There was nothing casual about what he was about to say. In a speech as significant as this one, at least a dozen sets of knowing eyes would have reviewed every word, every phrase, including the passage that follows:

“I know that there are millions of Americans who are content with their health care coverage – they like their plan and they value their relationship with their doctor. And that means that no matter how we reform health care, we will keep this promise: If you like your doctor, you will be able to keep your doctor. Period.”

Obama continued, “If you like your health care plan, you will be able to keep your health care plan. Period. No one will take it away. No matter what. My view is that health care reform should be guided by a simple principle: fix what's broken and build on what works.”

Fast forward to the PBS Charlie Rose Show this past Monday. Rose, who also hosts CBS This Morning, had as guests three of Obama’s most prominent speechwriters--David Litt, Jon Favreau and Jon Lovett, all three young, white, and male, a rare assemblage on PBS.

Lovett, who has since moved on to Hollywood, was 27 at the time he made his most significant contribution to Obama’s fortunes. Favreau was 23 when he co-wrote Obama’s breakthrough speech at the 2004 Democratic National Convention. Litt became a White House speechwriter immediately out of college. Gravitas!

“Do you have equal impact on serious speeches?
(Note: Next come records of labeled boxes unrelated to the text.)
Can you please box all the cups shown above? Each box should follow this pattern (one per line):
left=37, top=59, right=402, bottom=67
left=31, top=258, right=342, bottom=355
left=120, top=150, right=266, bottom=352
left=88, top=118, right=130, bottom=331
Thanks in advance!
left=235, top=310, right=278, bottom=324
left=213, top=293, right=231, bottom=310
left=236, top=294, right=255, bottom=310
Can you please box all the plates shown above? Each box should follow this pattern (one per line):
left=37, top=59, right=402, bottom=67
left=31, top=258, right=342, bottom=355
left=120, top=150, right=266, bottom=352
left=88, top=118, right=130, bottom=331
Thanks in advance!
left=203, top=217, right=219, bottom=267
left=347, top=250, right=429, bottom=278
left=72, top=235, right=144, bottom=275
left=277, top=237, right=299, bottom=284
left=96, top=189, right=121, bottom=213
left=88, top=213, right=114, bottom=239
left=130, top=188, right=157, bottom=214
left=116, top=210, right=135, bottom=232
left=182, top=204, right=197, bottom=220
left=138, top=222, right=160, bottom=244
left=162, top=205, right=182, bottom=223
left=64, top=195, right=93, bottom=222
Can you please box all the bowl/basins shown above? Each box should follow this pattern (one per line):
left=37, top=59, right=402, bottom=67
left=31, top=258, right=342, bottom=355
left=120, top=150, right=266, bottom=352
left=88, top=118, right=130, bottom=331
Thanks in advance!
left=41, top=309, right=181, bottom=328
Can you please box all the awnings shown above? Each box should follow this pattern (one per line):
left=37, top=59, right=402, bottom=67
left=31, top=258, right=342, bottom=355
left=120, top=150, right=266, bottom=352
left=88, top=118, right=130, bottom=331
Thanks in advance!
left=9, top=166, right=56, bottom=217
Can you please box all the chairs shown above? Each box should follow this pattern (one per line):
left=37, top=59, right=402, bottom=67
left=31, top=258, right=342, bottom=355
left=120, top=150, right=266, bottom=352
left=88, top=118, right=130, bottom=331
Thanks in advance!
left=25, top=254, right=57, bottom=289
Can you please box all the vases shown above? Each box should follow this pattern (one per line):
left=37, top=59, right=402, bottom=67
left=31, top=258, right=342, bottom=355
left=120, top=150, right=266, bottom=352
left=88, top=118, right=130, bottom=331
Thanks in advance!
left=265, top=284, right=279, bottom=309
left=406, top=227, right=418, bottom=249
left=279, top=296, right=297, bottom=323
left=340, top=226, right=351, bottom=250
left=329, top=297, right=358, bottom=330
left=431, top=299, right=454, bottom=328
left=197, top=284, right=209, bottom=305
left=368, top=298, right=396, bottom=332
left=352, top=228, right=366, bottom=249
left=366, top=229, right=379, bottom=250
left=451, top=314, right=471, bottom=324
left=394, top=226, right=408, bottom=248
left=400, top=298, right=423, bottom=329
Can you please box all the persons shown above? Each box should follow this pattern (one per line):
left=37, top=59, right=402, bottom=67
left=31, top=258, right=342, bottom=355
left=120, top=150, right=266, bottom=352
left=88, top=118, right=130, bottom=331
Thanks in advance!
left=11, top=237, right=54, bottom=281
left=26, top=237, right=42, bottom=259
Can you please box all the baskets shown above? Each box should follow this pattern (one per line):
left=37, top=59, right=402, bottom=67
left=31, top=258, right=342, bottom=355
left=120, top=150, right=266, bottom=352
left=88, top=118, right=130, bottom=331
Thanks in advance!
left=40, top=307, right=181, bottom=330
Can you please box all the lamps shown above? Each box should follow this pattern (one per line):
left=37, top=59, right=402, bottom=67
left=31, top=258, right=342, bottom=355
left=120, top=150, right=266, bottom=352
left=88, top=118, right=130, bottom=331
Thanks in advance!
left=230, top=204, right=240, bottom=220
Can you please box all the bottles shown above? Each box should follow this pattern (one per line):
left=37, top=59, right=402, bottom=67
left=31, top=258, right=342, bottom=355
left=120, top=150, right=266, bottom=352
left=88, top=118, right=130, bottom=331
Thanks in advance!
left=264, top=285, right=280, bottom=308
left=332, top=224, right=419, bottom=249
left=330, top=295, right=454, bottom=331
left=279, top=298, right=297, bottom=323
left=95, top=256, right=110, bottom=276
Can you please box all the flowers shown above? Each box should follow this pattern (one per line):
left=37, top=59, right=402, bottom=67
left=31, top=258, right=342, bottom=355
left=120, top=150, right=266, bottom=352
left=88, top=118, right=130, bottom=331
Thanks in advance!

Because it’s about style, use of language, etcetera?” Rose asked Lovett.

“The joke speeches is the most fun part of this,” said Lovett, who, like his boss, can’t seem to get his nouns and verbs in alignment. “But the things I’m the most proud of were the most serious speeches, I think--health care, economic speeches.”

At this point, Favreau could barely restrain himself. “Lovett wrote the line about ‘If you like your insurance, you can keep it,’” he interjected with wry smile.

“How dare you!” Lovett laughed heartily.  And the other three all joined in the laughter, Charlie Rose included.    

The four million-plus American families who had their insurance cancelled may not have gotten the joke.

In 2013, the year the cancellation letters went out, the normally Obama-friendly Politifact called Lovett’s catchy trope, “The Lie of the Year.” According to PolitiFact, readers in a separate online poll “overwhelmingly agreed with the choice.”   

Incredibly, however, the health care lie may not have been Obama’s most consequential, and his speechwriters have been having a good laugh about the lie that is.

If, as Obamacare architect Jonathan Gruber joked, White House insiders relied on “the stupidity of the American voter” to sell Obamacare, they relied on the stupidity of the American media to sell the disastrous Iran deal.

Speechwriter Ben Rhodes, now just 38, was the chief salesman.  According to the New York Times reporter David Samuels, Rhodes has a “startling” lack of  conventional real-world experience.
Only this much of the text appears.